Bernard Pagès

19 mars - 09 mai 2020

Bernard Pagès

19 mars - 09 mai 2020




 

 En 1972 Bernard Pagès invente un « tableau d'énumération des possibilités d’assemblage », un classement tenant compte de tous les assemblages dont deux morceaux de bois de même taille peuvent faire l’objet et évoquant aussi bien une base de données générée à l’ordinateur que les taxonomies du XVIIIe siècle, puisqu’il catalogue les diversités infinies des formes naturelles. Élaboré au départ pour conserver une trace de la portée croissante de ses innovations, ce dessin à l’encre sur papier devient bientôt la base de ce qu’il appellera son « projet utopique ». L’impulsion utopique qui réside à la base de la nomenclature non seulement classe chaque assemblage qu’une série d’éléments sculpturaux peut devenir, mais exige aussi que chaque loi sur l’ordre qu’elle expose, soit mise en pratique (1). Tout ce qui peut être, doit être.

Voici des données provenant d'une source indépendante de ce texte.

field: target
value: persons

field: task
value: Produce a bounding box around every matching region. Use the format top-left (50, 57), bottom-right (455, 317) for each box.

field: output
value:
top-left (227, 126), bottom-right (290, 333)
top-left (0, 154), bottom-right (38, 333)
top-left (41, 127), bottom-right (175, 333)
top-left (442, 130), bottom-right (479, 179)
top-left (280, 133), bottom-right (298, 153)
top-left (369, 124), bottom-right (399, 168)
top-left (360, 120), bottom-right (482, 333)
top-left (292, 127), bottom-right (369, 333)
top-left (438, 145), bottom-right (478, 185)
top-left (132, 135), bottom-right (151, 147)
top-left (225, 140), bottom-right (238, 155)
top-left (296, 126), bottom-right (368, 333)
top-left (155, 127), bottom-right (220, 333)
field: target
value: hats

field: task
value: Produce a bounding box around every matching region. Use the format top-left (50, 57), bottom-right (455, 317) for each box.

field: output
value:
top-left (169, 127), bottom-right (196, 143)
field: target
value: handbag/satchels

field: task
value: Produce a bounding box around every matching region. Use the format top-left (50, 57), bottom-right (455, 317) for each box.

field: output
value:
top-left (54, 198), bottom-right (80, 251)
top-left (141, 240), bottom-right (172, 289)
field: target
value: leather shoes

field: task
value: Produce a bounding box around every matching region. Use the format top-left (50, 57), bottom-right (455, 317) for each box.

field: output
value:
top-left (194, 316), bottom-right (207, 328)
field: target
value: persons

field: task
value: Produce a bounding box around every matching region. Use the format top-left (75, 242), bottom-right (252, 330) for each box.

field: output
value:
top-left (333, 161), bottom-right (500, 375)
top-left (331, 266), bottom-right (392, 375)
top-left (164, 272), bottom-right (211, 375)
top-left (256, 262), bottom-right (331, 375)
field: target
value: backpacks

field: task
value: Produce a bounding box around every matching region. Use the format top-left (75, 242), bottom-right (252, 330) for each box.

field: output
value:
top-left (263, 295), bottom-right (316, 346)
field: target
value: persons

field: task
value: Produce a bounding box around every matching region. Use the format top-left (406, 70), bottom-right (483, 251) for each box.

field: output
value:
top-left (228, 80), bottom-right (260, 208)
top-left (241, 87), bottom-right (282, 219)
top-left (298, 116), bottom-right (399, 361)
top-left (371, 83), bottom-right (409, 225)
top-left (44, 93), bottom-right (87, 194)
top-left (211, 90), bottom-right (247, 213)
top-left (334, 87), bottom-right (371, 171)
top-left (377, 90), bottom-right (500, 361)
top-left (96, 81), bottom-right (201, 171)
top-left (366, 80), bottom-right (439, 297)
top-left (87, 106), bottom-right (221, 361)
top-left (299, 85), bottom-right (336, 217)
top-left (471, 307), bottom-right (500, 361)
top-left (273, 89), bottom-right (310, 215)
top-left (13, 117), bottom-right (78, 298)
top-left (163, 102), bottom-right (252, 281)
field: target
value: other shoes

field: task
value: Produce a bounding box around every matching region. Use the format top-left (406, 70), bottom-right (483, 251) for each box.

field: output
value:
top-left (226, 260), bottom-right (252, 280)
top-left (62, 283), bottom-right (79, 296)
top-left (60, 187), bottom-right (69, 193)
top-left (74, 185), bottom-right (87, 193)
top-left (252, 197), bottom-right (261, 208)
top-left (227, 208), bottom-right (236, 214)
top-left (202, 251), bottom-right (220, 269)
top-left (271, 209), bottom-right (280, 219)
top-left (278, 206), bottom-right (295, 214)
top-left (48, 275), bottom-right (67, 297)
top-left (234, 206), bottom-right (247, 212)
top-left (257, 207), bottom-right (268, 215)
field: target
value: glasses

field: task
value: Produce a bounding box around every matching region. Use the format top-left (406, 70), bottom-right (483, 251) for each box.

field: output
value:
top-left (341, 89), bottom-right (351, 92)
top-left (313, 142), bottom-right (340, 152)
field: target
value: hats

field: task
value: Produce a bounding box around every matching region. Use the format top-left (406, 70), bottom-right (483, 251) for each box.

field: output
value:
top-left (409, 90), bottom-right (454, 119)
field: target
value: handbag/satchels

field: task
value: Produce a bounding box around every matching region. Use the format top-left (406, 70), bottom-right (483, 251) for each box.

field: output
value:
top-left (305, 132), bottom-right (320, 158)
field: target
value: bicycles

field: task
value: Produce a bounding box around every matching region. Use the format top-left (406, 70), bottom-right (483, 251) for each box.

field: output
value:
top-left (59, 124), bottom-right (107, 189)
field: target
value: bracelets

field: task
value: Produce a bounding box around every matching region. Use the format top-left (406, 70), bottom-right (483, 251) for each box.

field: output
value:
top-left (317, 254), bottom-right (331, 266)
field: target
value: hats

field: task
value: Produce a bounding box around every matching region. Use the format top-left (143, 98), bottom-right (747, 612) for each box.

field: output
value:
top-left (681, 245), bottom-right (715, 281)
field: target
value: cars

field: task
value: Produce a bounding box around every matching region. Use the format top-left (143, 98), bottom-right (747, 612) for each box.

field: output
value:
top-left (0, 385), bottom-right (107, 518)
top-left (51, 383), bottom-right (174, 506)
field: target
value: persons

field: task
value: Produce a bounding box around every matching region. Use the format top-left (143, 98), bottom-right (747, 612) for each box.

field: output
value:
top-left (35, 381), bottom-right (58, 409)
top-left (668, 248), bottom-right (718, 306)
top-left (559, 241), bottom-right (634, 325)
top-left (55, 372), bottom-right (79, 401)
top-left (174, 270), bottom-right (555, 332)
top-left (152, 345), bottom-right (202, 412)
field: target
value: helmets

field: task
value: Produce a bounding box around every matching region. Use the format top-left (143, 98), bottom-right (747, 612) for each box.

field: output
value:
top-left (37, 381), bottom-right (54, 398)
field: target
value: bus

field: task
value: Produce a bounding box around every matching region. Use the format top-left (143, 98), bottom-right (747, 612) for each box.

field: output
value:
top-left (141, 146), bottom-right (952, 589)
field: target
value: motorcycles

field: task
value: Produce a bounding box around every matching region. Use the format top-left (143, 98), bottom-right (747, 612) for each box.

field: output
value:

La nomenclature de Pagès est créée après 1968, une époque à laquelle les utopies étaient à l’ordre du jour. La richesse et la portée des « solutions » proposées par le schéma étaient associées à une économie extrême des matériaux : des morceaux de bois peu travaillés et des chambres à air recyclées par exemple, ou dans ses premiers « assemblages », du gravier, des grillages en métal, des briques, du sable, des tronçons de tubes flexibles. Ces matériaux n’évoquaient ni l’excès ni le gaspillage de la société de consommation, mais l’austérité de l’enfance de l’artiste dans la campagne française pendant l’occupation allemande. L’heure était au sacrifice, mais pas à l’isolement ni à la privation. C’était « une existence particulière faite de beaucoup d’entraide », une vie sans argent, une vie d’échanges, un univers sur lequel régnaient l’autosubsistance et la solidarité. C’est dans cette utopie austère et non plausible que Pagès puise ; une utopie qu’il ravive au cours de sa première décennie consacrée à la sculpture.
Les arrangements de Pagès évoquent les sculptures d’artistes américains comme Carl Andre et Richard Serra, leur disposition principalement horizontale et au sol, et leur refus d’en lier les éléments les uns aux autres par des soudures, des boulons, de la colle, etc... Les assemblages ont déclenché cette idée dans son esprit, faisant naître en lui d’innombrables possibilités d'union entre des unités équivalentes, telles deux morceaux de bois dont les sculptures ont été composées. Ici, il fait ressortir ce que ses pairs américains rejettent avec force : le tissu conjonctif qui lie et relie. Une grande attention aux modes de connexion fait dialoguer ses œuvres avec les sculptrices du post-minimalisme, comme Jackie Winsor. Ici aussi, l’impulsion utopique est à l'œuvre : dans l’élaboration des liens qui prédominent entre egaux.



(1)

« J’ai donc mis en place un dispositif pour couvrir l’ensemble des solutions avec le projet utopique de toutes les réaliser », Bernard Pagès, Papiers, Antibes, 2015, p. 30.